Wednesday, March 18, 2015

The Problem With Sexualization of Fat Bodies

Occasionally in fat feminist spaces we talk about the sexualization of women's bodies, specifically fat women. We talk about oversexualization and fetishization mostly and, inevitably, someone always chimes in, "but, I like being oversexualized/fetishized/objectified". I want to start out by saying I understand, but that doesn't mean that this line of thinking isn't problematic and I'll talk about why. 

First, I'm going to discuss why it is I understand and some of my own history with problematic thinking. I pretty much grew up fat. I started out pretty skinny, but when some chronic health problems kicked in when I was 7 years old, I gained about 100lbs in the course of about three years. Boys asked me out as a way to make fun of me. This, in fact, became a fear that still carries on today. I lost all of my friends and became a target for my entire grade. So when the skinny girls started talking about unwanted attention, I thought, "I'd give anything for that attention!", completely ignoring the "unwanted" part. I thought that any attention would be welcome and couldn't fathom it being non consensual or unwanted. Aren't those girls flattered? 

**Trigger warning** 

I also used to think about being raped. Not as in rape fantasies because I knew it would be horrible and traumatizing, but in the way that I blamed myself for not being raped yet. I thought maybe I was too fat and ugly for anyone to want to rape me and if someone did it would somehow validate my worth. I was a young teenager so I didn't understand all of the implications of this, but it was a pretty frequent thought nonetheless. So, when I say that I understand wanting to be objectified, I really do. I understand self loathing when you aren't objectified. I understand how good it feels to be wanted for your fat rather than rejected for it. That doesn't make it benign however. 

Firstly, none of these things- fetishization, objectification, oversexualization- exist in a vacuum. They exist inside of a patriarchal society which runs on turning women into only bodies fit for the male gaze and nothing more. It creates and feeds insecurities and then takes those insecurities and sells them right back to us in the form of the ideal beauty standard. It's not just about the individual and how fetishization, for example, makes you feel, it's about how it takes women as a whole and, in this case, fat women, reduces their worth to their bodies. 

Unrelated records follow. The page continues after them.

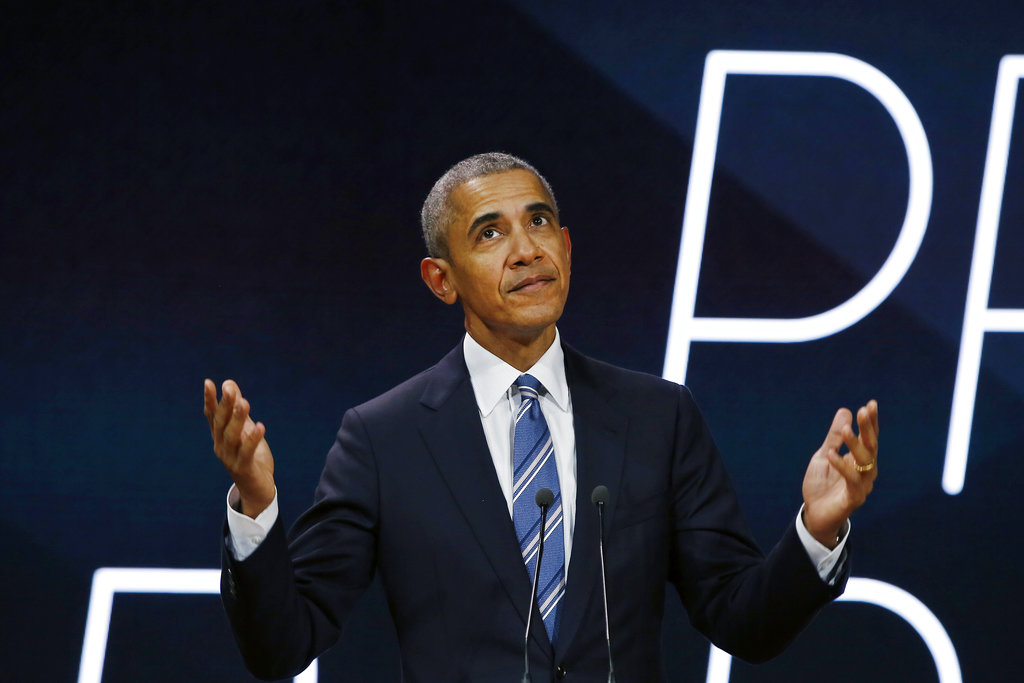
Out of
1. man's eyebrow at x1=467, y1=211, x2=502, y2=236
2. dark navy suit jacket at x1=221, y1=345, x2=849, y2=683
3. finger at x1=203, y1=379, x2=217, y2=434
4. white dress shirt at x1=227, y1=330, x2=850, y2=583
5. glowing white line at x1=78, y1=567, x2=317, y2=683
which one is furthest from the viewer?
glowing white line at x1=78, y1=567, x2=317, y2=683

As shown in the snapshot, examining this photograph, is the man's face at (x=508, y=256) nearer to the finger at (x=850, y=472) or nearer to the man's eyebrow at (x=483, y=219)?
the man's eyebrow at (x=483, y=219)

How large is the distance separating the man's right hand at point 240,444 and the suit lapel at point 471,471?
383mm

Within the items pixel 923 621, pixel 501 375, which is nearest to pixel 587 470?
pixel 501 375

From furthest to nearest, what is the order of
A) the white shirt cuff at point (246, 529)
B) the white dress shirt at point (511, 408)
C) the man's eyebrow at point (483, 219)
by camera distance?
the man's eyebrow at point (483, 219) < the white dress shirt at point (511, 408) < the white shirt cuff at point (246, 529)

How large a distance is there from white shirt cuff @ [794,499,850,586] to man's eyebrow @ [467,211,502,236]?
787mm

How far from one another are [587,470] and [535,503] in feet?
0.39

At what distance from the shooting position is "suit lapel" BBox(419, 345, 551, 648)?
1.97 metres

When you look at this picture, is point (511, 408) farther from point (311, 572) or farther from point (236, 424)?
point (236, 424)

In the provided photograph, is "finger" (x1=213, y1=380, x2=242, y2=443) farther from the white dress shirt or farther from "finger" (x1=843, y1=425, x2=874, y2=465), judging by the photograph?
"finger" (x1=843, y1=425, x2=874, y2=465)

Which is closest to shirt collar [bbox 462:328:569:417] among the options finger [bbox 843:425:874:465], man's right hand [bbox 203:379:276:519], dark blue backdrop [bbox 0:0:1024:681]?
man's right hand [bbox 203:379:276:519]

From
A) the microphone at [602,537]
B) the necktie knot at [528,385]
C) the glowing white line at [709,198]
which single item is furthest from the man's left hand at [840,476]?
the glowing white line at [709,198]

I'll note that fat men can be fetishized too, but generally speaking it's less frequent, though no less problematic. Because I'm a woman, I'll be focusing on women in this post, though I'd be happy to interview a fat man who wants to talk about this topic. 

Secondly, I want to go back to rape culture. When I spoke at The Fat Activism Conference back in August 2014, I talked about fat rape culture because it's so unique. Fat people are often told that no one would want to rape them or, if they are raped, that they should be flattered or feel lucky because at least someone wants them. There was a cafepress T-shirt that has since been taken down which read: "Fat Girls Can't Say No (and when they do, it means yes)". Fat women face this special kind of misogynistic rape culture that says their bodies are so tied to their fat and that that fat is so gross and worthless, that being raped when you're a fat woman is a good thing. 

Rape culture is the result of a misogynistic society combined with objectification and the inappropriate sexualizing of bodies. When I say inappropriate I mean sexualizing someone without their consent. I don't mean finding someone attractive or even being sexually attracted to them. What I mean is the idea that women's bodies (or any kind of marginalized body) is inherently sexual and exists for the purpose of the viewer's pleasure. Don't get me wrong, rape culture is way more complicated than that, but that's a simplified, boiled down, version in my opinion. 

So when you're taking fat women and you're reducing them to no more than their fat, no more than their bodies and you're sexualizing those bodies, it's no wonder that you get a specific kind of rape culture. 

Thirdly, I want to point out that when you say that you want to be fetishized or ofjectified, not only are you excusing the behavior of these fetishists and misogynists, but you're condoning that they do these things to non consenting women. Wanting to feel sexy and wanted is fine, but feeding into a culture that hurts women isn't. You're saying that women secretly want to be objectified and inappropriately sexualized which feeds back into rape culture. It's the classic, "I wouldn't mind being catcalled", despite the dehumanization that women who are constantly catcalled often feel. Though you may find it flattering, it can chip away are the self worth of women who experience it chronically. 

It's easy to want the things you don't have. It's easy to look at sexualization as thin privilege. After all, it's just society confirming what you already know, that they're considered more beautiful, more desirable, and more acceptable. The problem is that no woman's worth or value should be tied to how she looks. It's a trap of the patriarchy that we often think if we're not being devalued by men, then we're worthless. I've been caught in this trap myself and was for a long time, even attempting suicide because of it. After all, if I don't have value through the male gaze then what's the point in living? But women, and all fat people, have to learn that worth and appearance are not the same thing. Embracing that idea is revolutionary and, more importantly, necessary in gaining equal rights for fat people.